Female patients suffering from inflammatory bowel diseases are treated less frequently with immunosuppressive medication and have a higher disease activity: a subgroup analysis of a large multi-centre, prospective, internet-based study.
ABSTRACT The introduction of immunosuppressants and biologic agents has led to active debate and research about optimal therapeutic strategies considering risk factors and predictors of clinical outcome in inflammatory bowel disease (IBD). Data about gender-specific treatment differences and risk factors is lacking for IBD. The aim of the present study was to evaluate gender-related differences in the treatment of a distinct IBD patient population treated in the Rhein-Main region, Germany.
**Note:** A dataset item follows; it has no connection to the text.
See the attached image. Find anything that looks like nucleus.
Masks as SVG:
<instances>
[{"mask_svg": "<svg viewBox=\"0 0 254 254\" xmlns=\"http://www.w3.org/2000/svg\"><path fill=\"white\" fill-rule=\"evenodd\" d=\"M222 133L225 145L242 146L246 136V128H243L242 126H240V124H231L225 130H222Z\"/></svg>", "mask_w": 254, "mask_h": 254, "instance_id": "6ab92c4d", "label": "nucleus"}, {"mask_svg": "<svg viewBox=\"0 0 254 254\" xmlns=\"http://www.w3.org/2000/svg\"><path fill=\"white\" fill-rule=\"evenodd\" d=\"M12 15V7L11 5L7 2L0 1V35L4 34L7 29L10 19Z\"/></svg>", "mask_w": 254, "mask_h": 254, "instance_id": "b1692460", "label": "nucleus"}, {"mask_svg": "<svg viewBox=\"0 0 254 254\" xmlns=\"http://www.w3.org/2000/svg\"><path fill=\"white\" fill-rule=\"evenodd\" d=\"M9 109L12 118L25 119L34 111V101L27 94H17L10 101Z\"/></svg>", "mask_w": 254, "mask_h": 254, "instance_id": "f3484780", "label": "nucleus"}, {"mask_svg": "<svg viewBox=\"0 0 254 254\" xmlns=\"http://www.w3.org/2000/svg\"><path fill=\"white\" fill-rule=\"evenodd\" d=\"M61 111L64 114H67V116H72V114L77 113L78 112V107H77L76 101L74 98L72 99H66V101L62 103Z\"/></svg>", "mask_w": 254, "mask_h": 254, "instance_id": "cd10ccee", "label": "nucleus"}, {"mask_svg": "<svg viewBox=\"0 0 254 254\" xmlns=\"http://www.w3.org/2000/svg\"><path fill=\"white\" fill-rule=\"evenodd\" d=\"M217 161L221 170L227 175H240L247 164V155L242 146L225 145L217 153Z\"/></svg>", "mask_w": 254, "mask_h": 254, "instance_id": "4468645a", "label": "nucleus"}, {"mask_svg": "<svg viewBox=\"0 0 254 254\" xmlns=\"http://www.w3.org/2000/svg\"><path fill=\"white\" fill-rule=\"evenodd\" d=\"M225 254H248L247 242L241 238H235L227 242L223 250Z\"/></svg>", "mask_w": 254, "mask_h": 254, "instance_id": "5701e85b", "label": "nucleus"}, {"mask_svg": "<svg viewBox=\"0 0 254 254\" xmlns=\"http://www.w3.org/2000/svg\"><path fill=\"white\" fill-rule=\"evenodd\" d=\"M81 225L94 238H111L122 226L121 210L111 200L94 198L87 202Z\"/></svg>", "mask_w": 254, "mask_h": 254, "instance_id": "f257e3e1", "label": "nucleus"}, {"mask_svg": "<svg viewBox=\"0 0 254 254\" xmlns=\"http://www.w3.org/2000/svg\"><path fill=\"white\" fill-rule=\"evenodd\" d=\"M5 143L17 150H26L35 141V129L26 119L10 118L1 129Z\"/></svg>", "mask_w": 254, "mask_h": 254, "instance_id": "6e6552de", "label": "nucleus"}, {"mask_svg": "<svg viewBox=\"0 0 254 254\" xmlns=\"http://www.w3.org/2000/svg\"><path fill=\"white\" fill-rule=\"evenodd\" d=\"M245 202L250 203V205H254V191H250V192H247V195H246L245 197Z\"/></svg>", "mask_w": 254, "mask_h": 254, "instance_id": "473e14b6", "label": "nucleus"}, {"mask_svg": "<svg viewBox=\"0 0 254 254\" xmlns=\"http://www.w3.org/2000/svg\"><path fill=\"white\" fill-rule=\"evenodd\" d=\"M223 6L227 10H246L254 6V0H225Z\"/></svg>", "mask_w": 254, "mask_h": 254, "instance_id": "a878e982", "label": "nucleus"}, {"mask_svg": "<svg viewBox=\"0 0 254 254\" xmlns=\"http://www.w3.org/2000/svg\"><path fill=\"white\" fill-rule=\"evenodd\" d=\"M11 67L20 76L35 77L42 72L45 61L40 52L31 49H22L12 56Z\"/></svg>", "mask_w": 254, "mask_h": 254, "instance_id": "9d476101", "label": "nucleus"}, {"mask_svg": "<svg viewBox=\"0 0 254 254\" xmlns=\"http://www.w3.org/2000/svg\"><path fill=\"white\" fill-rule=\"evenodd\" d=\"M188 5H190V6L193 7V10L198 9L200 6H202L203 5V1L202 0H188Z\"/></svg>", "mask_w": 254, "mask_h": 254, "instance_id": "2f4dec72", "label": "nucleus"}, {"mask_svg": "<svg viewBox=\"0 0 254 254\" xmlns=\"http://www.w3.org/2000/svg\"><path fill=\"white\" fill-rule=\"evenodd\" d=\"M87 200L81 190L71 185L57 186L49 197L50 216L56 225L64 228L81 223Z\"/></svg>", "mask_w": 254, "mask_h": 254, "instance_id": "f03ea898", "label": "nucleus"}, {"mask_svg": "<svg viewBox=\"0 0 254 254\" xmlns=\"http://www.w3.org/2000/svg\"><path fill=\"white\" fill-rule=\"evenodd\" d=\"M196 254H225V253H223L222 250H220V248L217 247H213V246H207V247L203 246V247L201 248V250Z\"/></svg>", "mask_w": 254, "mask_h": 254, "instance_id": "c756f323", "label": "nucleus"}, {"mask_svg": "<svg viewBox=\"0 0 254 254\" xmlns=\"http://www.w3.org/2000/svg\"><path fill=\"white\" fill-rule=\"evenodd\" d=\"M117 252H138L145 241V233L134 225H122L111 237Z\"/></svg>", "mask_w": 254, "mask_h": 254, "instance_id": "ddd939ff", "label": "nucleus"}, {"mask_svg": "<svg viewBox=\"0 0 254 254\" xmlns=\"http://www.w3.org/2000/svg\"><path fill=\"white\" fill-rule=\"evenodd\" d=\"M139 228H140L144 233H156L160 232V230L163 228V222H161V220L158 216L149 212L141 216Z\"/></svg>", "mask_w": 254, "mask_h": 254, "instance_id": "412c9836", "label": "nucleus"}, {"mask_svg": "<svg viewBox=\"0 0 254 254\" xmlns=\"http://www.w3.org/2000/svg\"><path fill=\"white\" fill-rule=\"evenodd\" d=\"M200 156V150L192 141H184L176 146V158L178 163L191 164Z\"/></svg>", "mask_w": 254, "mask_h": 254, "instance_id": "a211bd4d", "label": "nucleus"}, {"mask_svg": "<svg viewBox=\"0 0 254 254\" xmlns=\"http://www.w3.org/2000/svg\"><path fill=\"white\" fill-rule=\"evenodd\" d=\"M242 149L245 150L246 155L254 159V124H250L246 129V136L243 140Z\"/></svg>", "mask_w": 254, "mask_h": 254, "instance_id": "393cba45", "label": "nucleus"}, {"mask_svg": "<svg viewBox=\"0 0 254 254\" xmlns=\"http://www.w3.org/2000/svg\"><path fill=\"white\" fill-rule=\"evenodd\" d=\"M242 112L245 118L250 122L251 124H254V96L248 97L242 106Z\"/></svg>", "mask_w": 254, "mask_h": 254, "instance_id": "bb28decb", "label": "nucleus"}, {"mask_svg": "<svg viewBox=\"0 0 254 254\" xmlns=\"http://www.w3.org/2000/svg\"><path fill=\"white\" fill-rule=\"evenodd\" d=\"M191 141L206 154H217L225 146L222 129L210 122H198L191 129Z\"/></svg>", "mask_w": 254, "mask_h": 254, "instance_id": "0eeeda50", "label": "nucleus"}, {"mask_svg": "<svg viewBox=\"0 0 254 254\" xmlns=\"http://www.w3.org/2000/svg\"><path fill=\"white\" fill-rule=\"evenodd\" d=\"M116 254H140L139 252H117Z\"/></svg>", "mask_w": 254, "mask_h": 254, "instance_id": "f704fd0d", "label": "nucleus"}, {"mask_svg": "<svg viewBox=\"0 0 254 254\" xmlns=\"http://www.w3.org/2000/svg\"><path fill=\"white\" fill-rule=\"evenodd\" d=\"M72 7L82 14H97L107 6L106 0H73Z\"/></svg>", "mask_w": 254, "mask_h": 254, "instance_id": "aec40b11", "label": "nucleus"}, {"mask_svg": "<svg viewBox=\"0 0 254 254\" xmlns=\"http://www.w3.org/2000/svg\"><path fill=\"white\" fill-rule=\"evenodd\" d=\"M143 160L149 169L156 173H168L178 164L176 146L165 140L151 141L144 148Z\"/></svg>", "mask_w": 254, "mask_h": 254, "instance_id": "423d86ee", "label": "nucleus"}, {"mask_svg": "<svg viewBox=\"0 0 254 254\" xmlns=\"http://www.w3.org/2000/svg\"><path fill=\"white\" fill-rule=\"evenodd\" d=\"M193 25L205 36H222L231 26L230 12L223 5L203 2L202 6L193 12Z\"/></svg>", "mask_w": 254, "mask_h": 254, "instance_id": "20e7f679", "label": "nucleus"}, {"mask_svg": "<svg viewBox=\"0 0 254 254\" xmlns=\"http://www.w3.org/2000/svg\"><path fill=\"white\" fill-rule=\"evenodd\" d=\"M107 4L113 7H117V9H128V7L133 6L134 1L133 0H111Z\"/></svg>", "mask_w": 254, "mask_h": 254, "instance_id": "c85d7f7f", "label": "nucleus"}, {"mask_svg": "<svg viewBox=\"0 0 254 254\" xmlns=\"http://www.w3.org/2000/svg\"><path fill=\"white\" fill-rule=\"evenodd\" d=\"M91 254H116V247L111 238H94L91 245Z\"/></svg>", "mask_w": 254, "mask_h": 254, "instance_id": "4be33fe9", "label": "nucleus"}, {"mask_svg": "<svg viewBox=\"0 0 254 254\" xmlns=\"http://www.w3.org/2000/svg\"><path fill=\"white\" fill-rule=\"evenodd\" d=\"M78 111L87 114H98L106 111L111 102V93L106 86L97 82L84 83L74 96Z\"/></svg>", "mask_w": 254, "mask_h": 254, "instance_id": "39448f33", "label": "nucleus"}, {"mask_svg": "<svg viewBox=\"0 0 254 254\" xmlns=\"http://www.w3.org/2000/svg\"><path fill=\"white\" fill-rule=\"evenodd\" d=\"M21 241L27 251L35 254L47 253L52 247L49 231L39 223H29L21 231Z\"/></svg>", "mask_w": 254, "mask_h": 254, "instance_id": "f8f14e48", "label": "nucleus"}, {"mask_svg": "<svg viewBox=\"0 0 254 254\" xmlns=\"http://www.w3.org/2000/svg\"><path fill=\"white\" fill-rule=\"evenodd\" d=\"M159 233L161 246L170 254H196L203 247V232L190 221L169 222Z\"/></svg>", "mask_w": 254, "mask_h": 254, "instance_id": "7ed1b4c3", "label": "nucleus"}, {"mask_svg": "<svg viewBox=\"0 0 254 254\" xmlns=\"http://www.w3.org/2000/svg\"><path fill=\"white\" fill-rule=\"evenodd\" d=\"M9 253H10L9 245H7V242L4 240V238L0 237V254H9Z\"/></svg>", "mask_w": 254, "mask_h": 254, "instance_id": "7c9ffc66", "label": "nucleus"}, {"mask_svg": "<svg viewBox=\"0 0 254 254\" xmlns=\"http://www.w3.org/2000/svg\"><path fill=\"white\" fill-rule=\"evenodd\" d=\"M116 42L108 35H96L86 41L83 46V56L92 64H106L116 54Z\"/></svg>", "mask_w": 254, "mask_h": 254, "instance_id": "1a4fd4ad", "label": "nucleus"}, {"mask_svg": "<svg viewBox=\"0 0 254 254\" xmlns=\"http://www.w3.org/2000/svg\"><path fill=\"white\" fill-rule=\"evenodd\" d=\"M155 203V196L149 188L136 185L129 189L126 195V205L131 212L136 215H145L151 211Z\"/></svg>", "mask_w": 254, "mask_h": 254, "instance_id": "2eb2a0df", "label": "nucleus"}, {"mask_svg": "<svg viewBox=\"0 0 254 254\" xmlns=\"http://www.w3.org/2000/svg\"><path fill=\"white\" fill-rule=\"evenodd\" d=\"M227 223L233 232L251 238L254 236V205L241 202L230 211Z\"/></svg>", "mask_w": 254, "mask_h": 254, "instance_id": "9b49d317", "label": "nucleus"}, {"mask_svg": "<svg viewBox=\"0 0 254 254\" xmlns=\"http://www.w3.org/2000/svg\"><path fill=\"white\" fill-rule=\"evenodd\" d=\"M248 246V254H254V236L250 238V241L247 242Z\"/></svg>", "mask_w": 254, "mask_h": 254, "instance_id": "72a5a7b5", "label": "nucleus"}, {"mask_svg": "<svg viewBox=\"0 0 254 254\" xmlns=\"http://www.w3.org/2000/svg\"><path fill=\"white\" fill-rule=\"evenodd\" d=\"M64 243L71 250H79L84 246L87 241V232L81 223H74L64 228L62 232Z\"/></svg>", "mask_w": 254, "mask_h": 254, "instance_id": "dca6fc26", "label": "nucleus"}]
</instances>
Data about past medical history, disease status and medical treatment of 986 outpatients treated in ten gastroenterological practices and three hospitals were collected from November 1st 2005-July 31st 2007 and analyzed with regard to gender-related differences in therapy and disease management.
With the exception of an extended disease duration in women, no significant gender-related differences in demographic and clinical characteristics were observed. Men showed a significantly higher remission rate than women (p=0.025), while women received significantly less immunosuppressive medication compared to men (p=0.011). In addition, treatment with immunosuppressants was not different in women with child-bearing potential compared to menopausal women.
Our investigation demonstrates for the first time gender-specific differences in the therapeutic management in a large cohort of IBD patients.